In British director Nosa Eke’s uneasy Something in the Closet, teenager Madi (Demii Lee Walker) finds her attraction to a friend expressed through red-eyed, growly-voiced, sharp-clawed rumblings in her closet, to her mother’s consternation and her friends’ crass suspicions. The film’s affectionate nods to genre include Carpenter-esque synth jabs and echoes of The Babadook. To be public here is to risk abjection, shame, stigma: when a friend gasps “wait till everyone hears about this,” it’s not a supportive sentiment.


That such backward feelings still blight too many queer lives, even in supposedly more tolerant and equal societies, is underscored in Julia Dahr and Julie Lunde Lillesæter’s When Pride Came to Town, a documentary about Norway’s first small-town pride parade. Questions of publicness and the common good are starkly framed by bigoted religious objections (carefully offset with the views of more charitable Christians). Such small-mindedness, along with beautiful fjords and police collusion in homophobic violence, is the kind of thing 52-year-old Bjørn-Tore grew up with, prompting him to leave for the city. Seeing gayness publicly acknowledged in his hometown now brings him to tears.

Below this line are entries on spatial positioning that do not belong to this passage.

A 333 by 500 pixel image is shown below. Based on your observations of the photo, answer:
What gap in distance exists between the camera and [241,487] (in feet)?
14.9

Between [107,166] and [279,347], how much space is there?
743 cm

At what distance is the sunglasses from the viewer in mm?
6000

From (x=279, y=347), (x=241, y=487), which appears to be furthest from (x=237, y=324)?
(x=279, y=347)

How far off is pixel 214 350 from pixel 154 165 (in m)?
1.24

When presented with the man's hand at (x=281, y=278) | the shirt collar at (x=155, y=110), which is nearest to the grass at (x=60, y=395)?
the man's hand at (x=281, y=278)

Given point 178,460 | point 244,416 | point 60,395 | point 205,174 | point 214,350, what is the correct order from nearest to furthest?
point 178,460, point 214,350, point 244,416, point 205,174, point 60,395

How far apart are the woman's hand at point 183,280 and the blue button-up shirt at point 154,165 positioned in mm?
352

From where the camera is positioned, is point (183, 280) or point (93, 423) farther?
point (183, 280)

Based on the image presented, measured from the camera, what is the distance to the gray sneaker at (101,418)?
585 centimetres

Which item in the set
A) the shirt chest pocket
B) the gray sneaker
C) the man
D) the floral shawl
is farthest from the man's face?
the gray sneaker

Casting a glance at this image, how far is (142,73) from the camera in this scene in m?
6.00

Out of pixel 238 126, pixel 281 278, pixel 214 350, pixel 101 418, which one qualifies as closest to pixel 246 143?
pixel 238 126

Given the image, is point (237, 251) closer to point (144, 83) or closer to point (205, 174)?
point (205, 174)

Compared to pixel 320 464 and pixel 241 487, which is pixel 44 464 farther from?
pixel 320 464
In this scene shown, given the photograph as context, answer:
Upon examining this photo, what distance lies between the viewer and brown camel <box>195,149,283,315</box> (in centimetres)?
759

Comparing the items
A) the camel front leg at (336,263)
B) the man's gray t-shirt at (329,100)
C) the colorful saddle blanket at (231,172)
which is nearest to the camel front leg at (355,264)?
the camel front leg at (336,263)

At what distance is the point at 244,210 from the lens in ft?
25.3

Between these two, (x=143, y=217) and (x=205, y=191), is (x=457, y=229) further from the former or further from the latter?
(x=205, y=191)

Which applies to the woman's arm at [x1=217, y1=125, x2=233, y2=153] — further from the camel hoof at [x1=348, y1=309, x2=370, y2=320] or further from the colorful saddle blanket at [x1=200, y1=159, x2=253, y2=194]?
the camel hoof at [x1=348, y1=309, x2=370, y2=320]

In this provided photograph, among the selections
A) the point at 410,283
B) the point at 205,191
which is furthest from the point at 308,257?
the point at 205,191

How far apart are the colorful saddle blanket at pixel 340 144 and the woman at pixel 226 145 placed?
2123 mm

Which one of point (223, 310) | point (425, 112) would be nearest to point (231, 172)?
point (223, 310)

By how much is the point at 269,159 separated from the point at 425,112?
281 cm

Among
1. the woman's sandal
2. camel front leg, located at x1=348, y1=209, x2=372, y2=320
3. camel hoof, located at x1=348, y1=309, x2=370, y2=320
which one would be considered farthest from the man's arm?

What if sexual and gender difference weren’t just tolerated but centred, forming the foundations of a new kind of public? This is glimpsed in Laura Kirwan-Ashman’s potent, punchy and inspiring documentary Pxssy Palace, about the London nightlife collective of the same name. For its brown, queer, femme members, available gay public spaces weren’t much better than straight ones, leading to “frustration at always having to compromise something when we went out”. So they had house parties that turned into club nights rooted in intersectional insights, mutual care and liberating fun. In just six minutes, the film touches on the uses of lived experience, strategy, transformation, archiving and understandings that the dancefloor can be educational. Domestic pleasures yield a bold new civics.


The idea that queer living might mean the justified rejection of normal social and family ties, rather than reassuring accommodation to them, remains to some deeply disturbing and repulsive – as repulsive as disease. Norwegian protestors complain that queerness is “more out in the open now and that’s not good”, provoking a “desire to protect future generations”. “Don’t get too close,” one of the teenagers in Something in the Closet warns. “It’s probably contagious.” Queer is still routinely understood across the globe as a matter of exposure and infection – something to consider as all of us, wherever we live, adjust to experiencing filmgoing and each other across social distance.